:: Texte source ::

La gauche tunisienne juge que les islamistes menacent la laïcité

Les islamistes tunisiens, privés de parole sous le régime de Zine Ben Ali, se servent de l'espace de liberté créé par la révolution de janvier pour tenter d'imposer leur vision de la société aux dépens des valeurs laïques du pays, estime le secrétaire général du mouvement Ettajdid (gauche).

L'élection d'une Assemblée constituante le 23 octobre prochain, premier scrutin organisé dans le sillage du "printemps arabe" qui a déferlé en Afrique du Nord et au Proche-Orient, a été précédée de vifs débats en Tunisie entre les islamistes et les organisations laïques, qui ont dégénéré cette semaine en violences.
La police a tiré des grenades lacrymogènes vendredi pour disperser un rassemblement d'islamistes, dont de nombreux salafistes, venus dénoncer la diffusion par la chaîne de télévision Nessma du film franco-iranien "Persepolis", dans lequel Allah est représenté, ce que l'islam proscrit.
Pour Ahmed Ibrahim, le secrétaire-général du mouvement Ettajdid, les organisations laïques doivent unir leurs forces pour créer un contre-poids au parti islamiste Ennahda, qui, en s'efforçant de renvoyer une image modéré, est présenté comme le favori du scrutin du 23 octobre.
"Aujourd'hui en Tunisie, il y a une mouvance moderniste qui cherche à renforcer les libertés et les valeurs progressistes", déclare-t-il dans une interview à Reuters. "Il y a une seconde mouvance qui souhaite utiliser les sentiments religieux du peuple et qui tente d'imposer un certain contrôle et un mode de vie bien spécifique."
Ce n'est pas la première fois qu'Ettajdid s'oppose ouvertement à Ennahda. Le parti d'Ibrahim a défendu l'égalité du droit à l'héritage entre les hommes et les femmes, un principe rejeté par le mouvement islamiste, et il a plus récemment pris fait et cause pour la chaîne de télévision qui a diffusé le film d'animation de Marjane Satrapi.
La communauté laïque tunisienne "ne doit pas sous-estimer les risques posés par Ennahda", met en garde Ibrahim. "Le mode de vie moderne est menacé (...) Nous avons conscience de la gravité de la situation."

:::

| Problème court |
Poursuivez le texte sur la gauche tunisienne face aux islamistes à partir de l'endroit où il s'arrête. Les lignes qui suivent ne servent à rien ici.

:: Données brutes ::

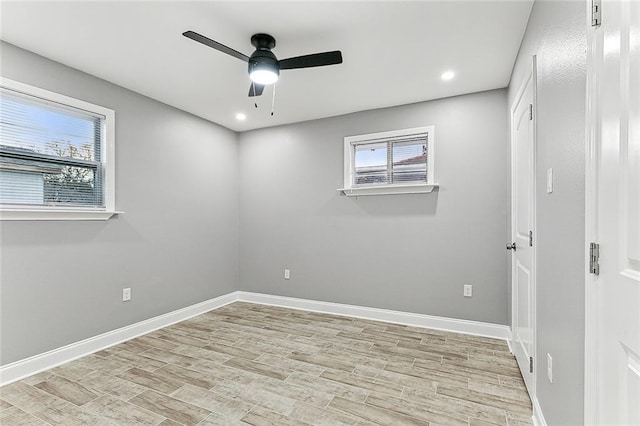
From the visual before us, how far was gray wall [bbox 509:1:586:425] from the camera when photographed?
1173 mm

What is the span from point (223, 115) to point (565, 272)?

:::

| Résultat obtenu |
LIBERTÉ ET TENSIONS
Le mouvement de contestation populaire qui chassé Ben Ali du pouvoir qu'il occupait depuis 23 ans a inspiré des soulèvements similaires en Egypte, Libye, Syrie et au Yémen, redessinant le paysage politique de la région.
Plus de six mois après la révolution tunisienne, les Etats voisins regardent avec attention le processus de transition et la construction d'un nouvel Etat tunisien.
Interdit et réprimé sous le régime Ben Ali, le parti Ennahda apparaît comme le grand gagnant de la révolution et part en position de grand favori pour le scrutin.
Le chef de file d'Ennahda, Rachid Ghannouchi, a assuré que son parti ferait preuve de tolérance face aux valeurs morales libérales. "Un double-langage" pour Ibrahim qui y voit une stratégie de dissimulation des véritables intentions et projets des islamistes.
Ancien professeur d'université et opposant de longue date à Ben Ali, Ibrahim a brièvement occupé après la révolution les fonctions de ministre de l'Enseignement supérieur avant de démissionner lors de la chute du gouvernement de transition.
Selon lui, les désaccords avec le parti islamiste ne "doivent pas empêcher une coexistence au sein de l'Assemblée constituante, dans le respect des règles du jeu démocratique".
"La démocratie passe par la coexistence avec tous sans exception, y compris avec Ennahda", a-t-il ajouté.
"Nous souhaitons renforcer le front moderniste au sein de l'Assemblée constituante face à tout mouvement fondamentaliste cherchant à faire reculer le pays et à anéantir tous les gains acquis (lors de la révolution)."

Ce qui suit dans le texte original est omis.